[Stored rows start]
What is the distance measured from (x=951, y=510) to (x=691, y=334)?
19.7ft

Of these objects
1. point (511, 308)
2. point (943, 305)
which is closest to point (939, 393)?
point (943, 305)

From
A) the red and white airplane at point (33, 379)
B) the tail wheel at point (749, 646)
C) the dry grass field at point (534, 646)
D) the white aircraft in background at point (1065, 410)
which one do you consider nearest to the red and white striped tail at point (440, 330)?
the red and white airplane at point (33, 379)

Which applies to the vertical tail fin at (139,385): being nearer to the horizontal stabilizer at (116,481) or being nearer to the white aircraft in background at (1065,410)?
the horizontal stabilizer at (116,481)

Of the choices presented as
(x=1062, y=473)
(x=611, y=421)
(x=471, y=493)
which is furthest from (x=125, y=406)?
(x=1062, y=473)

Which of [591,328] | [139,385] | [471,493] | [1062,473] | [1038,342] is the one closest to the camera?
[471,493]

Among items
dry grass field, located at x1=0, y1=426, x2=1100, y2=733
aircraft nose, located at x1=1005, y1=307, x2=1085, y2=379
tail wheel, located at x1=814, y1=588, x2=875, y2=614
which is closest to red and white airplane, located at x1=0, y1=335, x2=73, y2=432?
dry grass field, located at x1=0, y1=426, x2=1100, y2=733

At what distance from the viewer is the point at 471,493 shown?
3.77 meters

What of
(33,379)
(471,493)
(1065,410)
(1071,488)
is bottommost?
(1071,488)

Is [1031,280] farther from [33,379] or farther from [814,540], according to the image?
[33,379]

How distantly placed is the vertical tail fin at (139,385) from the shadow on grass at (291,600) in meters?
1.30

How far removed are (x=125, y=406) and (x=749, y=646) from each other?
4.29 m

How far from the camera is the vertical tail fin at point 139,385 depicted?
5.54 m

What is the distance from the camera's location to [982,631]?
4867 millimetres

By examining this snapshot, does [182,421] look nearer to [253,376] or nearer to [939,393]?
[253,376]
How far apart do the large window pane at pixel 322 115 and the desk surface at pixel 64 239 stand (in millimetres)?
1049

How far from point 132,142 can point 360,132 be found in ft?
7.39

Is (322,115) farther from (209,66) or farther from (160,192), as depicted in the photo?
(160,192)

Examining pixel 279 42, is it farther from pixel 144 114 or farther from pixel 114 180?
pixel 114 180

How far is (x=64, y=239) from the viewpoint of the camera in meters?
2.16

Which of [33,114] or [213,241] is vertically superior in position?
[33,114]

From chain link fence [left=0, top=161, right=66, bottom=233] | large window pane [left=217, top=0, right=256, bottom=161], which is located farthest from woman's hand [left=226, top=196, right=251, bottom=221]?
[Stored rows end]
_Task description_: Please update the rows from the line containing "What is the distance from" through the end of the rows, inclusive, swapping "farther" for "further" and changing nothing else.

_Result_:
What is the distance from the camera's location to [982,631]?
4867 millimetres

By examining this snapshot, does [182,421] look nearer to [253,376] or nearer to [939,393]?
[253,376]
How far apart do the large window pane at pixel 322 115 and the desk surface at pixel 64 239 stand (in millimetres)?
1049

How far from point 132,142 can point 360,132 be found in ft?
7.39

Is (322,115) further from (209,66) or further from (160,192), as depicted in the photo?
(160,192)

Examining pixel 279 42, is it further from pixel 144 114 or further from pixel 114 180?
pixel 114 180

How far is (x=64, y=239) from the viewpoint of the camera in meters?
2.16

Which of [33,114] or [213,241] is vertically superior in position?
[33,114]

From chain link fence [left=0, top=161, right=66, bottom=233] | large window pane [left=217, top=0, right=256, bottom=161], which is located farthest from woman's hand [left=226, top=196, right=251, bottom=221]?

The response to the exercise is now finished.